Como todos los chuchos, era inteligente y un magnífico compañero de juego. El pobre solo tenía un problema: la falta absoluta de vértebras caudales hacía que tuviéramos que cortarle periódicamente el mechón de pelo que las suplantaba, para evitar el empegostamiento de sus heces cuando defecaba con insuficiente solidez.

Era un diablillo obediente y divertido, que me acompañó muchas veces en mis recorridos de preadolescente, mientras se creaba entre nosotros un vínculo de cariñosa camaradería.

Por aquella época nos trasladamos de la casona de mi abuela a un amplio piso, vivienda mucho más fácil de mantener, a la cual Yogui no tardó en adaptarse debido a su pequeño tamaño. Lo sacábamos dos veces al día a la calle, normalmente una yo y otra Antonio Tostonera, relevante personaje de Santa Cruz de La Palma, quien, por desgracia, murió diez años después, cuando aún era joven.

Antonio y sus hermanos sobrevivieron al derrumbe de la cueva que sepultó a sus progenitores. Como consecuencia, el Ayuntamiento capitalino, antes de enviarlo al reformatorio, designó entre los ciudadanos, voluntarios imagino, tutores para cada uno de ellos. De esa manera entró en mi familia, aunque la relación no se intensificaría hasta que, después de un periodo en la institución educativa, volvió a Santa Cruz de La Palma. Mi padre le compró una caja de limpiabotas y, a costa de unos cuantos calcetines manchados, le enseñó un oficio que él solo había conocido desde la posición de cliente… Por la mañana y la por noche, cambiaba esa dedicación por la de maletero en los buques de pasaje que atracaban con cierta frecuencia. Todo ello le permitía vivir en una pensión, pero gran parte del tiempo libre se lo pasaba en mi casa donde comía, paseaba el perro y rezaba el rosario, entre otras cosas.

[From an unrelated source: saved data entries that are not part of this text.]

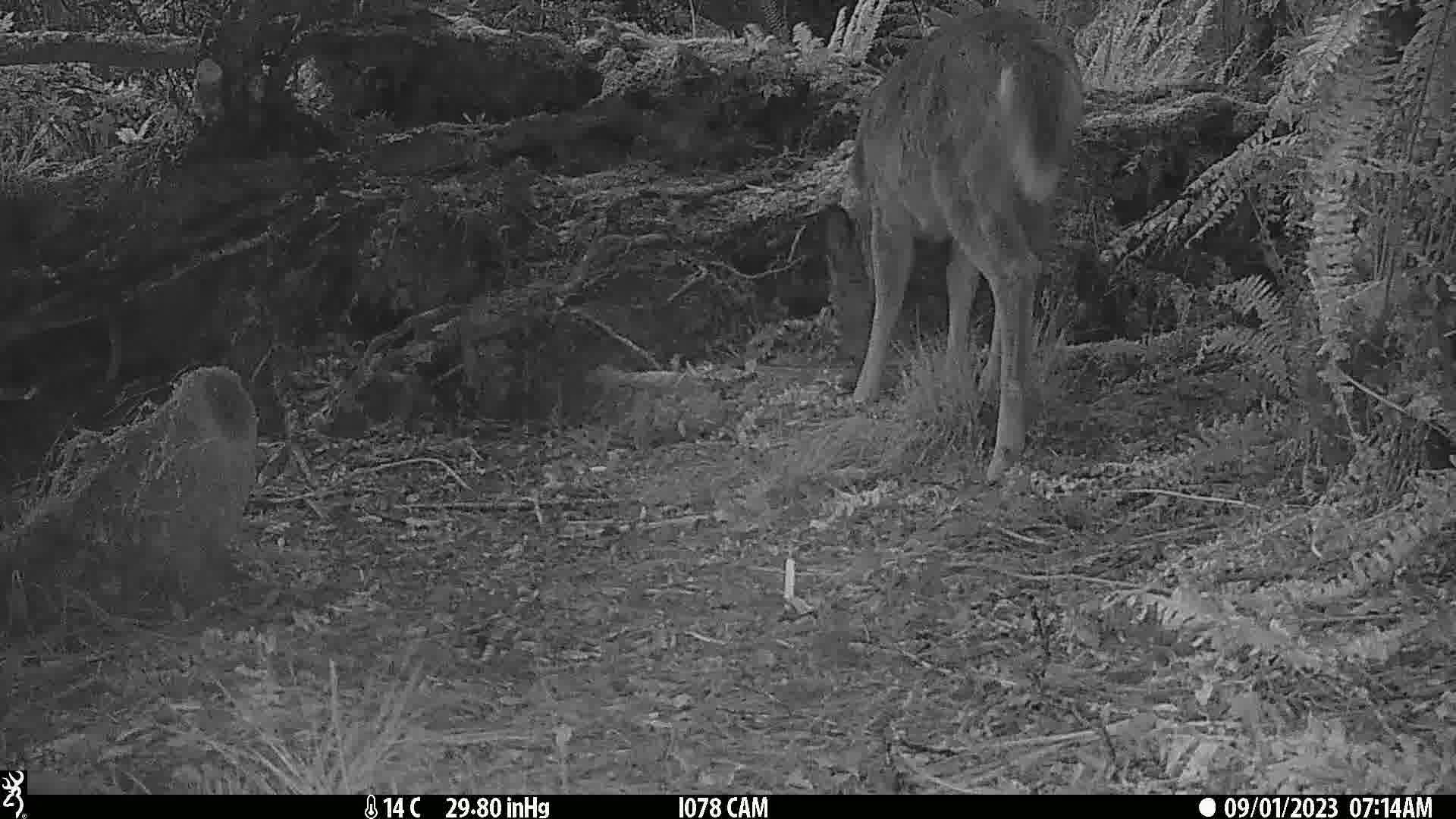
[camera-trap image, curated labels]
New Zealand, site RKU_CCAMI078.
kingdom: Animalia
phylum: Chordata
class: Mammalia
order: Artiodactyla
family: Cervidae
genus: Odocoileus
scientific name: Odocoileus virginianus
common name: white-tailed deer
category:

Antonio decidió que éramos sus parientes y, con todo nuestro gustoso conocimiento, adoptó el apellido de mi padre y empezó a llamarnos, papá, mamá, hermano, hermana, e incluso se buscó una prima, Carmen Nieves Barreda, quien no tardó en convencerlo de que había heredado el asma de mi madre. Debido a esto, durante un tiempo, con mucho orgullo, usaba públicamente un inhalador vacío para remediar ese mal.

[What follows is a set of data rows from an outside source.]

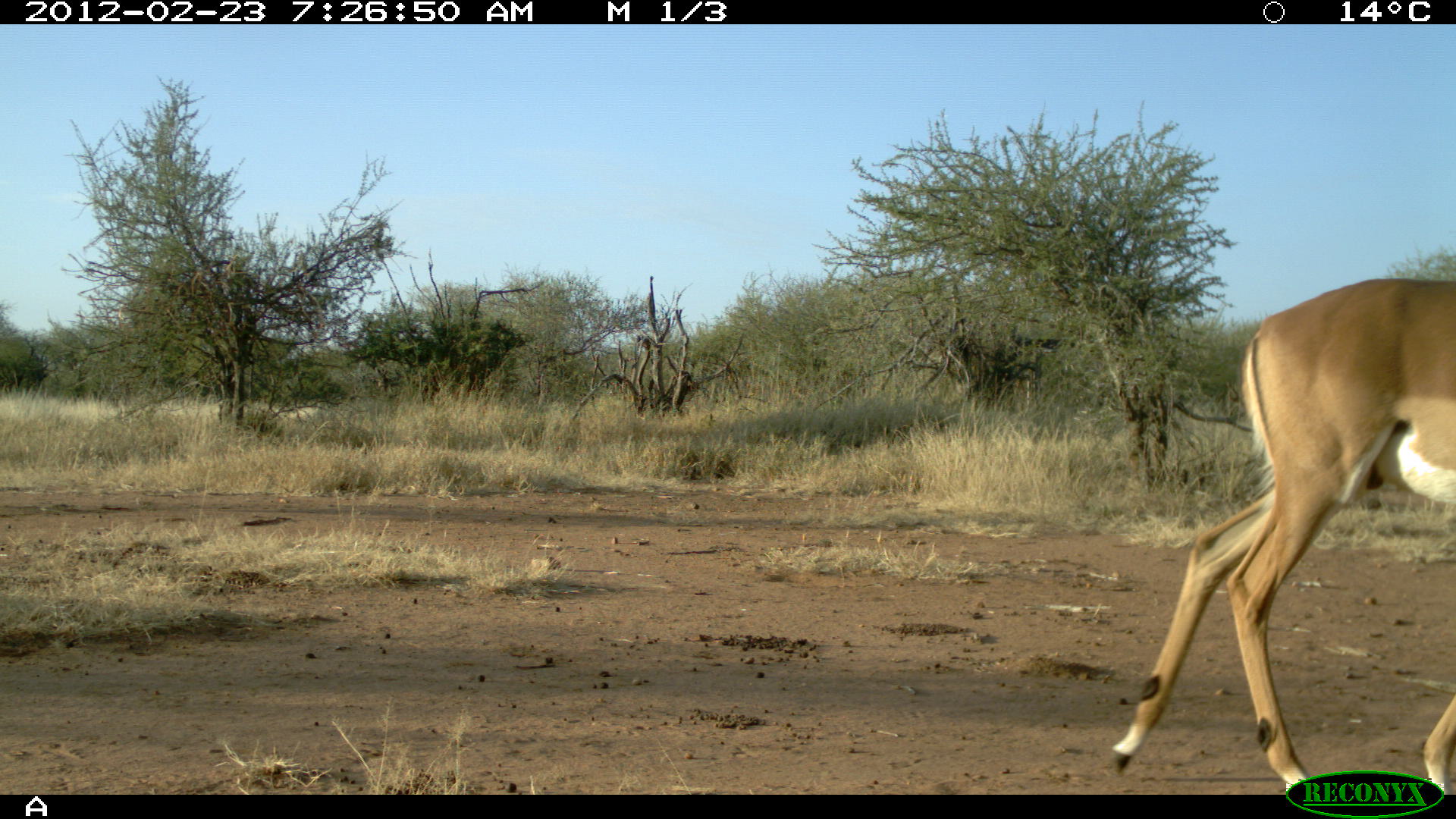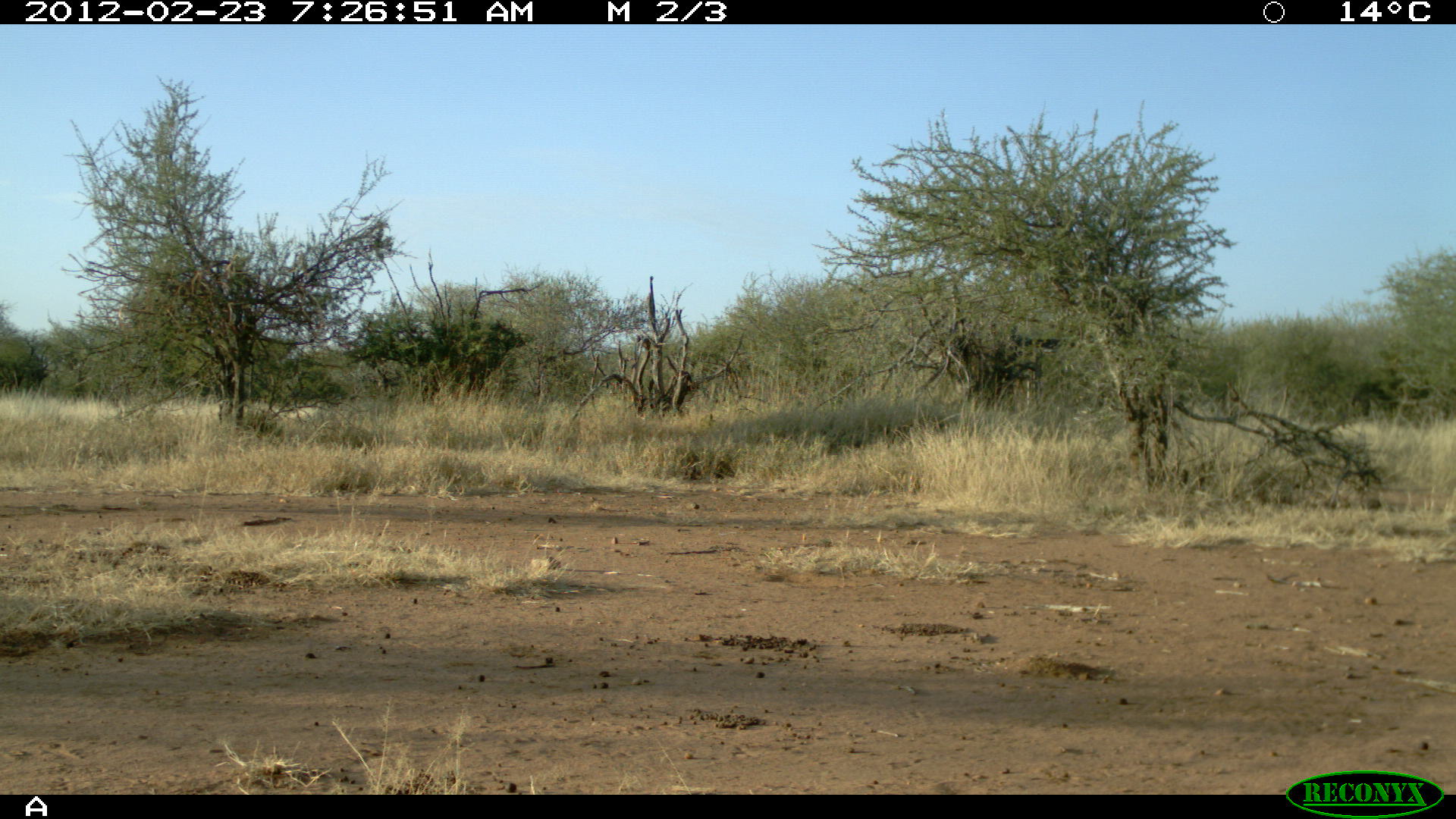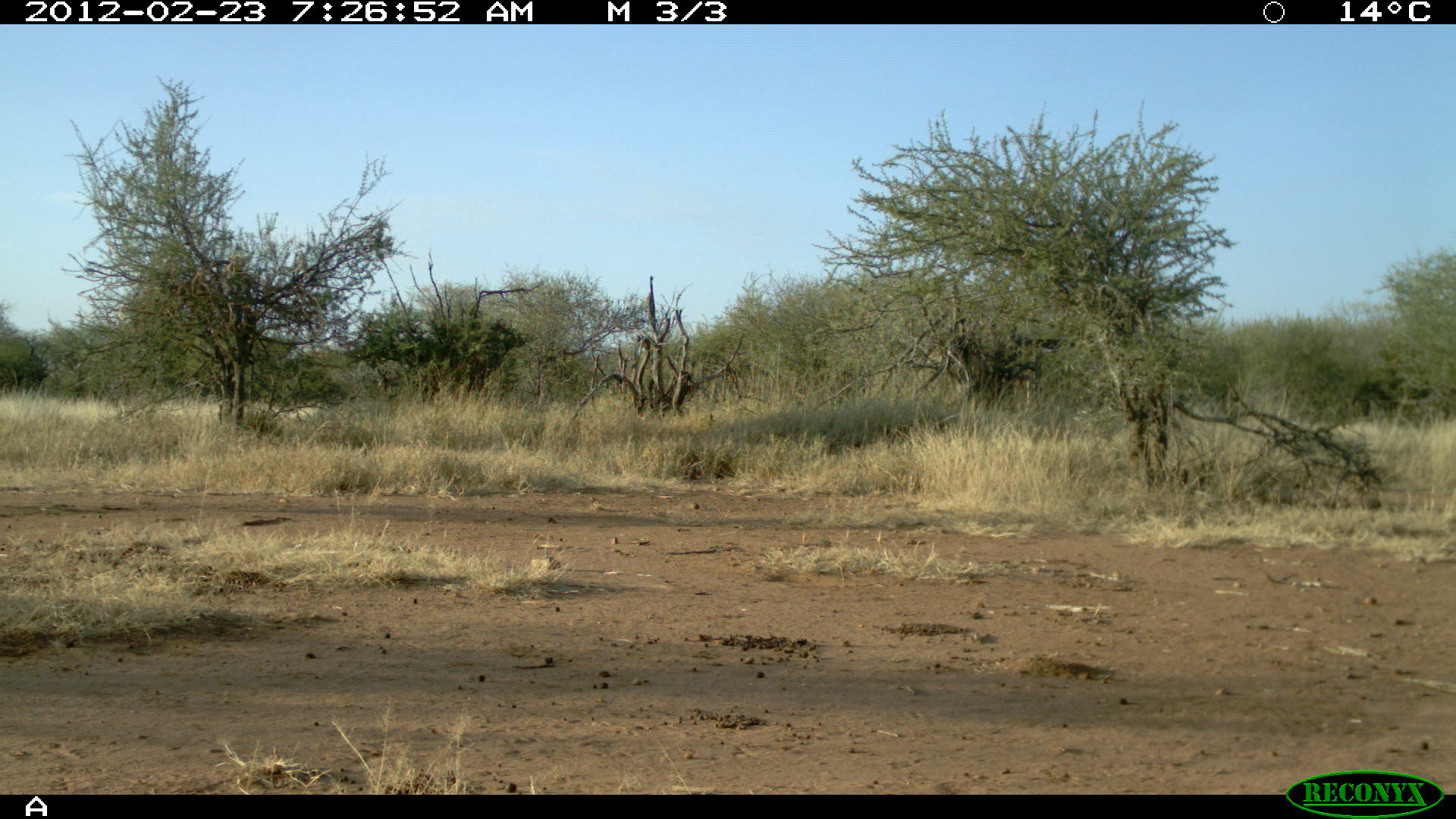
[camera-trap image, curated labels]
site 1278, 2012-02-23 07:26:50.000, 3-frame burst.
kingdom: Animalia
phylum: Chordata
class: Mammalia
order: Artiodactyla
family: Bovidae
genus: Aepyceros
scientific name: Aepyceros melampus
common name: impala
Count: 1.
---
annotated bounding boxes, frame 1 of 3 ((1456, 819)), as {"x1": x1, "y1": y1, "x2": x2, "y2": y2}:
aepyceros melampus: {"x1": 1106, "y1": 271, "x2": 1456, "y2": 793}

Sobre Antonio, ese entrañable y noble personaje, se podía escribir un libro. Algún día me gustaría poner todo mi cariño en eso, pero en esta historia lo que viene a cuento es su relación con el perro. Una noche Yogui, al que habíamos dejado suelto junto a la puerta trasera, apareció con una herida considerable en el vientre, producto de una agresión por parte de un perro cazador, notablemente más grande que él. Yogui no aparentaba un estado decadente por lo que decidimos curarlo como pudimos y, toda vez que en aquella época no había clínicas que trabajaran veinticuatro horas, llevarlo al veterinario al día siguiente. Por la mañana, antes de lo acostumbrado y con un semblante más serio de lo habitual, estaba Antonio en casa. Me crucé con él y, cuando fui al cuarto donde dormía el perro, me dijo: “No vayas. No está”. “¿Y dónde está?”, le pregunté. “No está”. Comprendí y luego supe que él, oliéndose el percal, había venido de madrugada y, al comprobar que Yogui estaba muerto, lo metió en un saco lastrado para posteriormente lanzarlo a la marea.

Mi sangre de adolescente hirvió de inmediato y cogí un palo para cargarme al otro perro, pero Antonio me estaba bloqueando la puerta trasera. Me paró sin violencia, quitándome el madero de las manos. Yo tardaría mucho tiempo en leer a Howard Gardner, pero desde aquel momento fui consciente de que la inteligencia es múltiple y que no todos la expresan de la misma manera.